Romney’s statement too clever by half
Published 11:55 am Friday, September 21, 2012
You’d think, after nearly a lifetime in politics, which began as a little girl starting petitions, I would have figured out how to respond to a tragedy. You’d think I’d at least have an intellectual handle on senseless deaths and unprovoked attacks.
But I don’t. I guess I keep seeing the humanity in people, so while my heart reaches out, my mind has to take a step back. That’s how I felt for the 24 hours after I first learned of the deaths at our consulate in Libya. That’s how I feel now as I write this.
The known facts are easy to recount:
On Tuesday, the 11th anniversary of 9/11, probably not by coincidence, two U.S. diplomatic outposts were attacked — the first in Egypt, then hours later the one in Libya. In Egypt, a mob, apparently stirred by a rather vile film insulting to Muslims, gathered to attack the U.S. Embassy. American diplomats tried to calm the tension with an on-the-spot release essentially reaffirming the basis for the First Amendment. After all, one can’t have freedom of religion without freedom — and respect — for religion.
The attack on the U.S. Consulate in Benghazi, Libya, was not a riot, but a deliberately planned attack. Sometime in the evening on Tuesday, Ambassador J. Christopher Stevens, a man who had worked tirelessly to help the Libyan people transition to democracy, was killed. Three members of his staff were also killed, including Sean Smith, a foreign service information management officer. He had a “virtual life” as a respected and hugely influential figure in the world of online gaming.
It took Libyan and American forces until almost 2 a.m. Wednesday to regain control of the compound. Stevens’ body was not identified until near dawn.
Word came Thursday that four men had been arrested for helping to instigate the attack on the consulate that claimed Stevens’ life. Hopefully, this will help shed light on those behind the assault.
About 9:30 p.m. on Tuesday, Secretary of State Clinton issued a statement acknowledging the death of a U.S. diplomatic worker in Libya. There were still a lot of unknowns, still fighting at the consulate. And even though things had calmed down in Egypt, the painstaking, time-consuming work of data gathering and fact checking was still underway.
And this is where, frankly, I wish I could say I just don’t get it. But I do.
Peggy Noonan, a former speechwriter for President Ronald Reagan and now a columnist for The Wall Street Journal said, “When something violent is happening to your people, I always think discretion is the better way to go.”
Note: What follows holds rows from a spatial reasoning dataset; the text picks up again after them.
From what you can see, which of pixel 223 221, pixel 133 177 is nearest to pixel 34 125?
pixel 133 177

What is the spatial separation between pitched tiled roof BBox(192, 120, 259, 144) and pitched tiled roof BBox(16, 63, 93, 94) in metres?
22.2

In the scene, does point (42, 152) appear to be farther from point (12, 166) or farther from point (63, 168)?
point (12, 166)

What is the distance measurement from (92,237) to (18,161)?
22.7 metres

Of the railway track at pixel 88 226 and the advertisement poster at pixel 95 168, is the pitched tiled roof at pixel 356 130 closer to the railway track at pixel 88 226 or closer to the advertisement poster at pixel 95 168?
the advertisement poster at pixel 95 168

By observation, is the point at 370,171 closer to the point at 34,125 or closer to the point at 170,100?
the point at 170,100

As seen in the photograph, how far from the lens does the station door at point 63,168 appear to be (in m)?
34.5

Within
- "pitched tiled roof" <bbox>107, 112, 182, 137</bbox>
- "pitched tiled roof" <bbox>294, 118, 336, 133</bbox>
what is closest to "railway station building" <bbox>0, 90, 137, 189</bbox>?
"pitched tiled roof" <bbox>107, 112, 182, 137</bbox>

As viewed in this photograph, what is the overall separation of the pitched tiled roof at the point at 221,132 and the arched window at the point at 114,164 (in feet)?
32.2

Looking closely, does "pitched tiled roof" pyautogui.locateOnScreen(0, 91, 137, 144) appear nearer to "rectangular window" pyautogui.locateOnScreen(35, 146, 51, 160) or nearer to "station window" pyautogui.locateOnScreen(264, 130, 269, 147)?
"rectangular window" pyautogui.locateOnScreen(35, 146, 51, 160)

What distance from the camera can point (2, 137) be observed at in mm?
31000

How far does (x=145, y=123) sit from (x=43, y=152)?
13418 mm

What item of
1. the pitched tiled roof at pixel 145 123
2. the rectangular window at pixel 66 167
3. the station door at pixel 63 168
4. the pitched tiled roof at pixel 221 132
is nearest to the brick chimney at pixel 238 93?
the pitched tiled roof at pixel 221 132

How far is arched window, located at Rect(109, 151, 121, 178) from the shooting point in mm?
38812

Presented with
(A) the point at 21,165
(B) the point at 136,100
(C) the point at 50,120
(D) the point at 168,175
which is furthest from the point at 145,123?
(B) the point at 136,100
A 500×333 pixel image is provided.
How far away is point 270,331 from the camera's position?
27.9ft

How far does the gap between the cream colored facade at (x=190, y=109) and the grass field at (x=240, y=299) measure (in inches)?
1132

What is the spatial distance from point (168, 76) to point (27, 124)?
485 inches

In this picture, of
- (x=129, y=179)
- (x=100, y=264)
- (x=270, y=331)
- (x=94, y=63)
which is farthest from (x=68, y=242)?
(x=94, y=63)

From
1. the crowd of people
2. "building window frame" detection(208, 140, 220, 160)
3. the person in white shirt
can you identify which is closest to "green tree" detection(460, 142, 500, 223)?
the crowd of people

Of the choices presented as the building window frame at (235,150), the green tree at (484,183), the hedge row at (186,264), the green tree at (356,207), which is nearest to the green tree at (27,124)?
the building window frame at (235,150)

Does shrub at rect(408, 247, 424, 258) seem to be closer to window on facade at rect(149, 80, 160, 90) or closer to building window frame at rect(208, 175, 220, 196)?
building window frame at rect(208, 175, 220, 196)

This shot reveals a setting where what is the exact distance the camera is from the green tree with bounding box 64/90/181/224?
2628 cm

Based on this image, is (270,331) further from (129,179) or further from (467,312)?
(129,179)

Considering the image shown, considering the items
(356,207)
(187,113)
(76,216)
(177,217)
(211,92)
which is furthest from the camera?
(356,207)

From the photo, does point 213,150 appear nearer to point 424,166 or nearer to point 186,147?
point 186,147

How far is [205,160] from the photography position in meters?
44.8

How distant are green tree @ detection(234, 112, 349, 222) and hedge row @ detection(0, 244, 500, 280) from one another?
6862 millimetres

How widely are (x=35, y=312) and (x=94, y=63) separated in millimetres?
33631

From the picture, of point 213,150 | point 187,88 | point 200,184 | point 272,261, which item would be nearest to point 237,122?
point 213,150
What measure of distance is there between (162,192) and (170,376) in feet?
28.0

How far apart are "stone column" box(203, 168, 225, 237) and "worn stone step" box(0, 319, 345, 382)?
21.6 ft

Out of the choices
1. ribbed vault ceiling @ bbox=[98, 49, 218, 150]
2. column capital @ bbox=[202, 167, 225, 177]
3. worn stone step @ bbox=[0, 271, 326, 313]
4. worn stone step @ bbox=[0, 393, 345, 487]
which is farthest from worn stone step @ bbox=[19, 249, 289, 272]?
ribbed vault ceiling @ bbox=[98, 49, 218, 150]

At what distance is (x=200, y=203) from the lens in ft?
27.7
She was responding to a question about Mitt Romney’s statement Tuesday night. While the fight in the compound was still going on, and information was sketchy, Romney emailed to reporters a statement that contained this sentence: “The Obama administration’s first response was not to condemn attacks on our diplomatic missions, but to sympathize with those who waged the attacks.” At 10:30 p.m., Romney’s campaign lifted the “no politics on 9/11” restriction and released the statement publicly.
The statement was condemned by almost everyone in the media — conservative and liberal alike (with the predictable exceptions of Fox News and Rush Limbaugh). Many Republicans not only distanced themselves from the statement, but also publicly rebuked Romney.
He got his timing wrong, he got his sentiments wrong and he got his facts wrong.
On Wednesday morning, Romney defended his before-the-facts-were-known statement: “I also believe the administration was wrong to stand by a statement sympathizing with those who had breached our embassy in Egypt, instead of condemning their actions.”
He got that wrong, too.
President Obama and Secretary Clinton, about an hour after Romney spoke, paid tribute to the slain Americans and to the members of the diplomatic corps. In conclusion, Obama said, “While the United States rejects efforts to denigrate the religious beliefs of others, we must all unequivocally oppose the kind of senseless violence that took the lives of these public servants.”
Yes, the tribute was a bit “platitudinous,” and Obama seemed to “eschew the larger meaning of the events,” according to Noonan. That’s as it should be. At a time of mourning, there is no big picture, only pain. And resolve. And the closer we come to silence, the more eloquent we are.
Libya’s new prime minister gets it: “These actions run counter to the very foundations of free Libya, of democracy, and of Islam,” he said. “They are reprehensible.”
Those Libyans gathering in the streets of Benghazi and holding signs in Arabic and English that read, “Thugs and killers don’t represent Benghazi nor Islam” and “Chris Stevens was a friend to all Libyans” and “This does not represent us” — they get it.
Others have used the adjectives to describe Romney’s attempt at political exploitation, his diplomatic ineptness and the dissonance in his sympathy. I won’t go there, in part because Romney saddens me.
Romney didn’t answer his “3 a.m. phone call.” But he did answer a fundamental moral question:
“If I am for myself alone, what am I?”